[Supplied data]
-*-*-

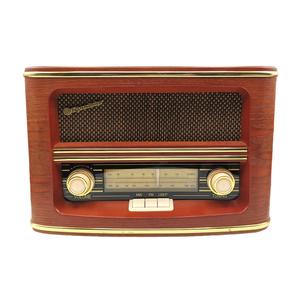 Radio Madera Roadstar Réplica 1930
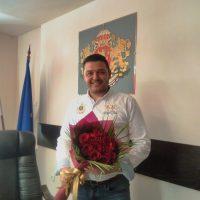 Кметът Павел Михайлов с благодарност към здравните работници в Световния ден на здравето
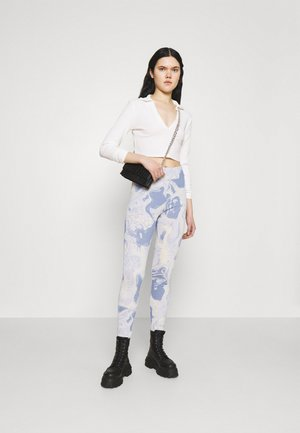 2 PACK - Leggings - Trousers - blue/black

-*-*-

[Exercise instructions]
Your job is to repeat the data exactly, leaving each picture out.

[Answer section]
 Radio Madera Roadstar Réplica 1930
 Кметът Павел Михайлов с благодарност към здравните работници в Световния ден на здравето
 2 PACK - Leggings - Trousers - blue/black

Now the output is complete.